### EXERCISE REQUIREMENTS
In the notes on agents, how are simple reflex agents implemented?

### TEXT

Agents

Agent types

four basic kinds of agent programs will be discussed:

  1. simple reflex agents
  2. model-based reflex agents
  3. goal-based agents
  4. utility-based agents all of these can be turned into learning agents

Table-lookup agent (bad)

drawbacks:

  • huge table memory constraints
  • takes a long time to build the table
  • no autotomy
  • no agent could ever learn all the right table entries from it’s experience

Simple reflex agent

Simple reflex agent: rectangles indicate the current internal state of the agent’s decision process, and ovals represent the background information used in the process.

  • select action based on the current precept
  • large reduction in possible percept/action situations
  • implemented through condition-action rules
    • e.g. if dirty then suck (vacuum)

Pseudocode:

function SIMPLE-REFLEX-AGENT(percept) returns an action 
 
	static: rules, a set of condition-action rules
	state <- INTERPRET-INPUT(percept) 
	rule <- RULE-MATCH(state, rule) 
	action <- RULE-ACTION[rule]
	
	return action

Model-based reflex agent

  • used to tackle partially observable environments
    • maintain internal state that depends on the percept history
    • e.g. agent keeps track of the part of the world it can’t see now (has history)

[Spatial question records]
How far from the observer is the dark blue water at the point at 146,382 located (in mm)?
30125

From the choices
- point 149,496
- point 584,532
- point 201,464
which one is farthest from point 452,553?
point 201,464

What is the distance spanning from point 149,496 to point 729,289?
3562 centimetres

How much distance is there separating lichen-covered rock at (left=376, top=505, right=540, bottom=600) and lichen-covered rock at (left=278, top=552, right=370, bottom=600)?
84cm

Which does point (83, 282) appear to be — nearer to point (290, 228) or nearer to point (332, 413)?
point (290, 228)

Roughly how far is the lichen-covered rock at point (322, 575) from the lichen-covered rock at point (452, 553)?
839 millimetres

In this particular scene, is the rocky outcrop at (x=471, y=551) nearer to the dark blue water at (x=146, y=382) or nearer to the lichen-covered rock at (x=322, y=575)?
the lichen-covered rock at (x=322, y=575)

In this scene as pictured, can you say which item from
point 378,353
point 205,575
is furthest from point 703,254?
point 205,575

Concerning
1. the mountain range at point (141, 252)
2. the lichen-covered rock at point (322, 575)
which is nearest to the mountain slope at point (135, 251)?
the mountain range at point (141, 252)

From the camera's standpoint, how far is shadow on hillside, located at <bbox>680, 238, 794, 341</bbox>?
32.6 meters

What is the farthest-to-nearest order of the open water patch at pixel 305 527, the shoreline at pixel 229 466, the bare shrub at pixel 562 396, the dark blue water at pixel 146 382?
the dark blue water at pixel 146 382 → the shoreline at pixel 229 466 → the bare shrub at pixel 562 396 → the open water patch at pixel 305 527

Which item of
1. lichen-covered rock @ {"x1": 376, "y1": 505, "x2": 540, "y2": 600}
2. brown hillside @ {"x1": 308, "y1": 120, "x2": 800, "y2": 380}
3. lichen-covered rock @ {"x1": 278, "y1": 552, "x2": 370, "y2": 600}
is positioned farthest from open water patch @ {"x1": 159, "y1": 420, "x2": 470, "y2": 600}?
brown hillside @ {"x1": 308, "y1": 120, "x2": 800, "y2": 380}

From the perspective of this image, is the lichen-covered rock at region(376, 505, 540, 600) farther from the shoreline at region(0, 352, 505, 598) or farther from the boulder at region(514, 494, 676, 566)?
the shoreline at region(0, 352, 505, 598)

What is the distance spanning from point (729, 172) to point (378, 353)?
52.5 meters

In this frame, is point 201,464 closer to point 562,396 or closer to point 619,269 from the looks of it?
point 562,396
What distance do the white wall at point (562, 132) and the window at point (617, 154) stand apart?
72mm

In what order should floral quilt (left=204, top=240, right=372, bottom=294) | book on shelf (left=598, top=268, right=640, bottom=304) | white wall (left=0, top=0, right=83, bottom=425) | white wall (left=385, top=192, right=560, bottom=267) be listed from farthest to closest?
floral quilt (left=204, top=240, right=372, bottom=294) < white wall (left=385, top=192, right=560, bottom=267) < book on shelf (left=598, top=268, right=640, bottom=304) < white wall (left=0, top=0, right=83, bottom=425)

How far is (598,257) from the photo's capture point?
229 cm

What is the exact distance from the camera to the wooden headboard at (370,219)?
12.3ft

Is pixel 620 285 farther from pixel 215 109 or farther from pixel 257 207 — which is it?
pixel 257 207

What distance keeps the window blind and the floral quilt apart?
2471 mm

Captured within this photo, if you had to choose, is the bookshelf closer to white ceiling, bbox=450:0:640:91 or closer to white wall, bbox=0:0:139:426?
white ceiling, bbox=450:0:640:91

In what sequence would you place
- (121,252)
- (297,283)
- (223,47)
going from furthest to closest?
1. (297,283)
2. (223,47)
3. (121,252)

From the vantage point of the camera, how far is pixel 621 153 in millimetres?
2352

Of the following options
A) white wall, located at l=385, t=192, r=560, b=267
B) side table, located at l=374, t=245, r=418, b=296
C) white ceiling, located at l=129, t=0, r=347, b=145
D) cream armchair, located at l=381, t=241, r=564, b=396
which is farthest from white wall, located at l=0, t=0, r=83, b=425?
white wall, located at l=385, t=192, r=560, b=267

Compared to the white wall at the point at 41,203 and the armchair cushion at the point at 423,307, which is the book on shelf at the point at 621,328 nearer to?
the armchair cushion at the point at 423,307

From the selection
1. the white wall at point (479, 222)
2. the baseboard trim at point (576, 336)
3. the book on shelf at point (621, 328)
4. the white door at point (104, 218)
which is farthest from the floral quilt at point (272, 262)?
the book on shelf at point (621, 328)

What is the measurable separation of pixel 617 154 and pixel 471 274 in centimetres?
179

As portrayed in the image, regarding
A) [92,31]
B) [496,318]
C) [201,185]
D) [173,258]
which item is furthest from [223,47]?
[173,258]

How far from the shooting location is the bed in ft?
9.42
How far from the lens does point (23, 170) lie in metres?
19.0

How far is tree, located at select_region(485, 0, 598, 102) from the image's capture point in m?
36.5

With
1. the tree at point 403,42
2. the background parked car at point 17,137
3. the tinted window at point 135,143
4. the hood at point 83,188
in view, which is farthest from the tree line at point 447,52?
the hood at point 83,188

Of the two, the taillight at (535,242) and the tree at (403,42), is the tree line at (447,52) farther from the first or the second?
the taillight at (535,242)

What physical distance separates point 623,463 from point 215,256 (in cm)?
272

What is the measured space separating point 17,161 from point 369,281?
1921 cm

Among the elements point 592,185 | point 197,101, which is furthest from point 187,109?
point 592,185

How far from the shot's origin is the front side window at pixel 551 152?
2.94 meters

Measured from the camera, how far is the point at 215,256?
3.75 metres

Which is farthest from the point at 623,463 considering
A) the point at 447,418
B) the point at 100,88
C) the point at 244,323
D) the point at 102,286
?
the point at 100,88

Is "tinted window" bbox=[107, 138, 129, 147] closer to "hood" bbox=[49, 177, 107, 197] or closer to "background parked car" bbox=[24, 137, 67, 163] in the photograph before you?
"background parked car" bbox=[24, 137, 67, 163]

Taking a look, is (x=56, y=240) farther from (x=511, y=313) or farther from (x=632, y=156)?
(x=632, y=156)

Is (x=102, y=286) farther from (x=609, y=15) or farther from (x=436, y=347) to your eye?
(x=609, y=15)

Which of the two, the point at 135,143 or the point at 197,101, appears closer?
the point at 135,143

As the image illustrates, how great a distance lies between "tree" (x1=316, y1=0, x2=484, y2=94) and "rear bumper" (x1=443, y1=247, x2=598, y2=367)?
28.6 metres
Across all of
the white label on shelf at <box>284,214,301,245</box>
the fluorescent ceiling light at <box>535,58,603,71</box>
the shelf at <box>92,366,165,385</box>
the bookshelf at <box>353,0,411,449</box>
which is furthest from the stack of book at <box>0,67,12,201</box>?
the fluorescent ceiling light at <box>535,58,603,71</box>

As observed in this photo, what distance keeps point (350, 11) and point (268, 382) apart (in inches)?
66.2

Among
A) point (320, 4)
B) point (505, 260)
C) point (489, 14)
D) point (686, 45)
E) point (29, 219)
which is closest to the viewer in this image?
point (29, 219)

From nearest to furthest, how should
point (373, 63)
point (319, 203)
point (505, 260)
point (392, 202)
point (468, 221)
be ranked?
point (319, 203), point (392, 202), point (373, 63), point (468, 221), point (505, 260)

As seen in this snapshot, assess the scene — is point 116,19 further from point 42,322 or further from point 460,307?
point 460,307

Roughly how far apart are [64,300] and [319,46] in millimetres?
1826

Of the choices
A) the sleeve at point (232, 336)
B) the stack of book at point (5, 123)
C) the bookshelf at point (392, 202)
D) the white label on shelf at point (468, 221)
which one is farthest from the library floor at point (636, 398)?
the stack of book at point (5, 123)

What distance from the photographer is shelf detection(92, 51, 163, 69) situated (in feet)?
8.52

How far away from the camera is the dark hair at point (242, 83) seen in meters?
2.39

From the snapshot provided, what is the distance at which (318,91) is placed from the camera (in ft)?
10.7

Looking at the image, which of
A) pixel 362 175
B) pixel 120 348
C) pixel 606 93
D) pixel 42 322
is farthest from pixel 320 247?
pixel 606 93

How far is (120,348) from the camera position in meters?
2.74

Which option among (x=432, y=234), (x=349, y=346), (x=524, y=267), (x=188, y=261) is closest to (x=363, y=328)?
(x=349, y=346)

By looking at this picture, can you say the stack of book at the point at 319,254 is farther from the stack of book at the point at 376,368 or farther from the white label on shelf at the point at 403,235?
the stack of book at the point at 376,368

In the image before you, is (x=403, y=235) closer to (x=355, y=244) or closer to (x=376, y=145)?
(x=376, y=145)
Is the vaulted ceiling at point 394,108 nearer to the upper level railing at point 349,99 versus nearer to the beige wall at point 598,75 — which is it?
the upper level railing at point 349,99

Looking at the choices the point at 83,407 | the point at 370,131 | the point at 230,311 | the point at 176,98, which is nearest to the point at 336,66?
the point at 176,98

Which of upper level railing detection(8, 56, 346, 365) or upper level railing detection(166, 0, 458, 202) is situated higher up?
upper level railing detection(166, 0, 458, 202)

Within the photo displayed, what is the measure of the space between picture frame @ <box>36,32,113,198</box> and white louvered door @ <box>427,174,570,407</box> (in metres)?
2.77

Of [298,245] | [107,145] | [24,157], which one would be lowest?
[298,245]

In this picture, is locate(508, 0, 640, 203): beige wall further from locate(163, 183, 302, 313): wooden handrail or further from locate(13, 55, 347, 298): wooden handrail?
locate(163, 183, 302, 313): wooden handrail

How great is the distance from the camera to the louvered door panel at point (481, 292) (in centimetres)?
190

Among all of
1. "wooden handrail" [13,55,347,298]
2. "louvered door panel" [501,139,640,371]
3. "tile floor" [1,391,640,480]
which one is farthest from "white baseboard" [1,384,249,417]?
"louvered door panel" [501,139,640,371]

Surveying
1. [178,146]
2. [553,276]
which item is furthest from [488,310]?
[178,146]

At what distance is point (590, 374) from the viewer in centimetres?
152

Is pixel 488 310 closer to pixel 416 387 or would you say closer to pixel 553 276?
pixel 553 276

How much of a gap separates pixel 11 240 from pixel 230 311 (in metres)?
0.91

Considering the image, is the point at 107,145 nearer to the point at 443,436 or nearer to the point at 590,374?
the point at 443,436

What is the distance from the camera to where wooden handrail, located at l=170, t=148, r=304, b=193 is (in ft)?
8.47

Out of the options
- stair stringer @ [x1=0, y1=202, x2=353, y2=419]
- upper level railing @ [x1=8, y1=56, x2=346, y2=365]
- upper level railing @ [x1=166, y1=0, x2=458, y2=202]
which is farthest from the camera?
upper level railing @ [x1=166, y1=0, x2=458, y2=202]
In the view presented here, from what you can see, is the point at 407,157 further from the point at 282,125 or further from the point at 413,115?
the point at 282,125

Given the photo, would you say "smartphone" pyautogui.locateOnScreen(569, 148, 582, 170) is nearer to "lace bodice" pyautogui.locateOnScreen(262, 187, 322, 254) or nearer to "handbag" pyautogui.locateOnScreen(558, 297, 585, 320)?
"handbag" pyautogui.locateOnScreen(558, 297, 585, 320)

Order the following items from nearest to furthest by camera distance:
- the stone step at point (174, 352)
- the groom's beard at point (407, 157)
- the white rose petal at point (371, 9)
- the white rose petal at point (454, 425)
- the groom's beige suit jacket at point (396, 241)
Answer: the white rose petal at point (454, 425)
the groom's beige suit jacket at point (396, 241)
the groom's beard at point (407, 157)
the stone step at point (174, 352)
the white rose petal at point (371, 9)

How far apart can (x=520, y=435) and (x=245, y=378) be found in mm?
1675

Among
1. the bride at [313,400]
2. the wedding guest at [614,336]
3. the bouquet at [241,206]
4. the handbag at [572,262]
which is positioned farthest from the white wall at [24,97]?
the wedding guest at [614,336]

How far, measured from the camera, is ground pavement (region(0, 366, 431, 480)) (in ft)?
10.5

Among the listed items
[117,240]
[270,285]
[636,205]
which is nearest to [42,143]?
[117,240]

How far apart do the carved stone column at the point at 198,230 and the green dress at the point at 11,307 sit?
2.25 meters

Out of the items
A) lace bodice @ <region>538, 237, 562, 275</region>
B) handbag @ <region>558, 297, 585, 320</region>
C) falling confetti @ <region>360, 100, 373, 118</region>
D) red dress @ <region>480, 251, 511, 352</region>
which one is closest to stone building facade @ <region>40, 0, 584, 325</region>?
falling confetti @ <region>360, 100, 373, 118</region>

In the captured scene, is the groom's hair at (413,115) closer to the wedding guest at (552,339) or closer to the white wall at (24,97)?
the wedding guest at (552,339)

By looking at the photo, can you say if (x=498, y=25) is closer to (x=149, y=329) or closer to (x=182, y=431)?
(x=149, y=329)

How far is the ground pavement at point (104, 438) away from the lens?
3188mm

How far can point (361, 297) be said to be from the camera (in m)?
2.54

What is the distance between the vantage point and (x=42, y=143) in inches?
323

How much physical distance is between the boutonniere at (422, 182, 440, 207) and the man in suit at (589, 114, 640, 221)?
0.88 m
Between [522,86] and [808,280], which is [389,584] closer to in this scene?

### RESPONSE FOR THIS EXERCISE
Through condition-action rules.